Tiers of testing. Many places and projects have separate testing activities; for example system testing, end-to-end testing, customer experience testing, business testing and acceptance testing. How often is the theoretical distinction clear; how often does the reality match the theory? Take a look and in many cases you will see that the tests are all similar in style and coverage. There is a tendency to converge on testing that the system does what it says it does and to do this in the areas and ways that are easy to test. This can lead to a drive to merge the testing into one homogenous mass to save time and cost; given that the tests had already become indistinguishable it is drive that it is hard to resist. Distinct tiered testing has a high value but the lack of clear recognition of what makes the tiers different is the start of the road to failure.
The focus of tests. When you see a test can you tell what sort of errors it is trying to find? Is it designed to find reliability problems, to ensure user anomalies are handled, to ensure a user always knows what is going on or to check that a sale is reflected correctly in the accounting system? A different focus requires a different type of test. Yet generally there are just tests and more tests. No concept of a specific focus for a particular group of tests, little concept of different types of test to serve different purposes. Testers lack clear guidance on what the tests they are designing need to do and so produce generic tests that deliver generic test results.
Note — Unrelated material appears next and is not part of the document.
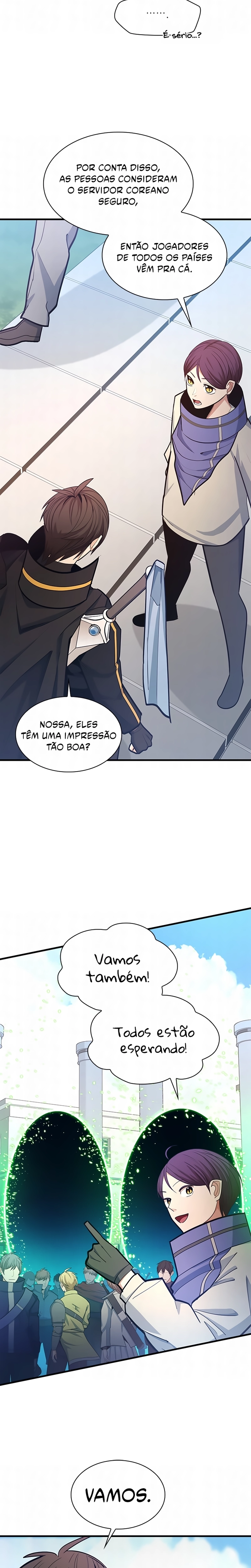 Página 15 do Capítulo 259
These four themes demonstrate a common lack of sophistication in the way that testing is approached. A view of testing as set of uniform activities to be exercised by standardised people in a single step process is the downfall of many testing activities. It is a Flatland approach and testing practices need to invade and spread out along these other dimensions for testing to become more effective and valued. Hopefully I will be able to provide some ideas on how to escape from Flatland at a later date.